In a long career full of brilliant ideas, this was Farmer's greatest. Bringing the heroes together, and saying they all existed in the same fictional world, was a fantastically strong idea that still resonates, today, and still produces fictions that make billions and billions of dollars.

Farmer's ideas of a shared world reached some strange moment of perfection in the slightly sleazy prose of A Feast Unknown, promising a universe where everything counted, and where everything was connected.
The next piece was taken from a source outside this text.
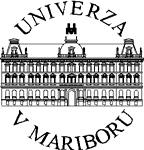 UNIVERZA V MARIBORU FAKULTETA ZA ELEKTROTEHNIKO, RAČUNALNIŠTVO IN INFORMATIKO 2000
It's a small world in the pulp universe, where these indomitable heroes could barely go to the store without stumbling across some other adventurer on a desperate mission of their own, teaming up for the greater good.

It's an idea that has been almost totally drained of anything exciting and new now, and recent attempts to build shared universes in movies and comics and novels has led to some regrettable efforts, but they can still prove both artistically and commercially viable, and both the successes and failures all owe their debt to Farmer.


Philip Jose Farmer merged with the infinite in 2009, but the ideas he left behind are getting bigger and bigger, as shared universes become the ultimate breeding grounds for lucrative franchises.

Farmer really tied it all together, and it's an idea that had been refined with a number of rollicking League of extraordinary Gentlemen stories by Moore and O'Neill, or Kim Newman's bloody fangtastic Anno Dracula series, and anything becomes possible, and anyone can meet anyone.

Farmer sometimes wrote himself into his own stories, using the most obvious pseudonyms, which means that while he is no longer with us, he lives on in his own fiction. Maybe one day we will wake up on a Riverworld, and he'll be there. I doubt he'll be smug if he was proven to be right about everything, but I'm sure he'd be proud.

1 comment:

  1. Great write up. I read Lord Tyger during my stint in jail, and everything you said is true. He was desperately concerned for his characters. Their earnestness and the crazy, sexy, practically "realistic" lives just rang more honest than any of the other fantasy brick in the can. I love him. Thankfully, I live in a city that fetishizes books, so I have yet to run out of supply!